Martin Albrow is a distinguished commentator on Max Weber whose 1996 The Global Age: State and Society beyond Modernity won the Amalfi Prize. Global Age Essays on Social and Cultural Change is very closely linked to the earlier volume: most of the essays collected within it were written in the 1990s, though some seek to spell out further implications of Albrow’s position, especially those that concern the proper moral response to the world in which we live.
The central idea in Albrow’s late work is simple. He opposes what he regards as the mainstream use of the word “globalization,” seeing in it merely a continuation of modernization theory—in which evolutionary progress will take all of us to some sort of harmonious homogeneity. Albrow agrees that we live in a global age, but he sees it in harsher terms. An interesting essay in this volume suggests that the first global event was the dropping of atomic bombs on Japan in 1945. He has a point, and one can add to it. I have spent my whole career judging societies to be successful when they grew economically, not least given the softening effects this can have on political life. But this growth may involve destroying the planet in which we live, something that would certainly count as a second global event.
The book has three parts: first, a set of essays on classical theorists, and on Arnold Toynbee and Norbert Elias, in light of the general position noted; second, a set of essays on the necessary theory for his view of global society; and third, a set of essays on the appropriate norms for the new epoch in which we live. The essays are closely linked, and in fact are rather repetitive. Some interesting points are made, such as the “need” for the United States to be more “diverse,” together with a useful distinction between “sociospheres” and “socioscapes.”

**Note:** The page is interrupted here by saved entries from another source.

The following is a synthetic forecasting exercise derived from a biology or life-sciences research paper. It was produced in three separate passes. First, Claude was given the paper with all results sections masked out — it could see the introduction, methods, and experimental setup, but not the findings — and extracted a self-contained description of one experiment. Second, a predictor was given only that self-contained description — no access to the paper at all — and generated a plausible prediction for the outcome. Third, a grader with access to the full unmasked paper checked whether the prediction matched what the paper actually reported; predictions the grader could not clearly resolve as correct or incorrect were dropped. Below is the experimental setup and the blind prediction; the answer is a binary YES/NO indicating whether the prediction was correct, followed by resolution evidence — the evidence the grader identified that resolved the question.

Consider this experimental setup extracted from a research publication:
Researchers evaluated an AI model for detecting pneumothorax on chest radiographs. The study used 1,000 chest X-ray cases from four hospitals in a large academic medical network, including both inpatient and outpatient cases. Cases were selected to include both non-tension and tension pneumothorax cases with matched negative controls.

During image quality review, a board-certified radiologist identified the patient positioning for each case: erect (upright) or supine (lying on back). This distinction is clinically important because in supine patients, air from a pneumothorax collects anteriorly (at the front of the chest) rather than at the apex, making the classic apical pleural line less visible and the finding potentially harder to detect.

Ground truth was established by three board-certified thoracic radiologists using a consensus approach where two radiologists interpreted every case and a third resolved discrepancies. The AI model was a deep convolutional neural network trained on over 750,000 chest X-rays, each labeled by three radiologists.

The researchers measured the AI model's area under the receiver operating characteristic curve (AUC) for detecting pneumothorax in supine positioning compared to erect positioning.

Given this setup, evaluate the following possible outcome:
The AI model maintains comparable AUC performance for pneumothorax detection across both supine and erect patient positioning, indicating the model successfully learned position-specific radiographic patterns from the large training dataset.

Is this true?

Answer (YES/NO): YES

Still, with regret, it has to be said that the essays do not add much to the excellent general point already noted. For one thing, all the essays are excessively abstract, almost entirely free of empirical referent. For another, much that is said is not really different from the work of other writers on globalization—as in the claim that the nation-state has lost its salience, and that identities are accordingly more complex than in the past. And this suggests finally that we ought to question some of the more extreme statements made. Modern times have globalized the idea and the institutionalization of the nation-state. Are we really sure that the dynamics associated with this form have come to an end? Are there not national interests inside the European Union, belying ever more clearly the claims of some that it could become somehow transnational? Don’t we see national interests all too present in the Near East, not least in the behavior of Putin? The world is more connected than before and capitalism is hegemonic—but so too are varied national interests, not least those of the United States.